Tout en soufflant distraitement sur ma boisson, l’œil pas encore tout à fait rond, j’ai imaginé ce qu’avait pu être leur nuit d’insomnie pour effectuer pareil tour de magie. Avaient-elles échangé quelques mails pour convenir d’un rendez-vous : «Ce soir amies arachnides, pleine lune, temps dégagé, rendez-vous à la brune sur le chalet pour tricoter. Atelier dirigé par Aglaée (experte en réseautage d’araignées), prix de la soirée : deux scarabées.» ?

Avaient-elles cherché à me réjouir, à me réconforter : «Les filles, La Vilaine a un coup de mou, alors cette nuit, je compte sur vous ! On va tout donner, on n’a que quelques heures (elle dort peu pour notre malheur). L’objectif de notre mission : guirlandes de brimborions pour instant d’émotion»?

Était-ce la plus grosse à ma gauche, ou la plus petite tout en bas, qui, peu satisfaite du résultat avait soufflé aux dix autres : «Manque un truc mes papattes… Manque un truc… C’est du bel ouvrage, mais c’est un peu classique, pas bien féérique…», puis tout en se grattouillant le céphalothorax avec l’une de ses six pattes : «Je sais ! Si on profitait de ce brouillard qui ne manquera pas de tomber sur sa matinée, pour enfiler quelques perles de rosée ?»… Sa suggestion avait du lui valoir la foudre de soixante-quatre yeux déjà épuisés, et huit courroucés (Aglaé devait être quelque peu vexée de ne pas être à l’origine de cette brillante idée). Toute la nuit elles ont œuvré, suspendues sous le clair de lune jusque potron-minet, puis elles se sont recroquevillées pour braver l’humidité.

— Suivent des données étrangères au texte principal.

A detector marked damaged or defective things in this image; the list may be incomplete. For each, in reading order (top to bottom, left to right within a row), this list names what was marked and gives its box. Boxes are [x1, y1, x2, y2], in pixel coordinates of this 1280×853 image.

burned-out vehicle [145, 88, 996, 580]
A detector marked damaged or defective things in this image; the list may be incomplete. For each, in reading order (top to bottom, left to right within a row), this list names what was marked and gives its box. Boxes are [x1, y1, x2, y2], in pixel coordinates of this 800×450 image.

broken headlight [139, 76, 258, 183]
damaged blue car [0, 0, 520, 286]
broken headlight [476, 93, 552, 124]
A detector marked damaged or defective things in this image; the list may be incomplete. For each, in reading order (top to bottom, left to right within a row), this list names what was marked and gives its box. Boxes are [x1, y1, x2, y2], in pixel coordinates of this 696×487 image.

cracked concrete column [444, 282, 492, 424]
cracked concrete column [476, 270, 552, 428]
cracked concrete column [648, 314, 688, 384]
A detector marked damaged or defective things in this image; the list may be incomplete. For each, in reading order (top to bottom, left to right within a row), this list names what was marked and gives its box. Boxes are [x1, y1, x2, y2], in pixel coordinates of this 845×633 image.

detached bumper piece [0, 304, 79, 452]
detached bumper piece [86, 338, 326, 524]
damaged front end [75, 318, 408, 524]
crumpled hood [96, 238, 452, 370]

Ce matin, alors que le soleil peinait pour se lever sur ma journée, entre le brouillard et la vapeur s’échappant de mon café, dans l’écrin de bois de la rambarde, les araignées m’avaient laissé un collier de perles de rosée.

Araignée du soir, espoir…

Toile d'araignée - Photo par La Vilaine

Il est des moments dans la vie, où, comme me le souffla un sage lorsque mon cervelet il prit en charge, il convient de se débarrasser de ses croyances idiotes, sous peine de rester comme une sotte, le cœur battant et le souffle court, à contempler les autres jouer dans la grande cour.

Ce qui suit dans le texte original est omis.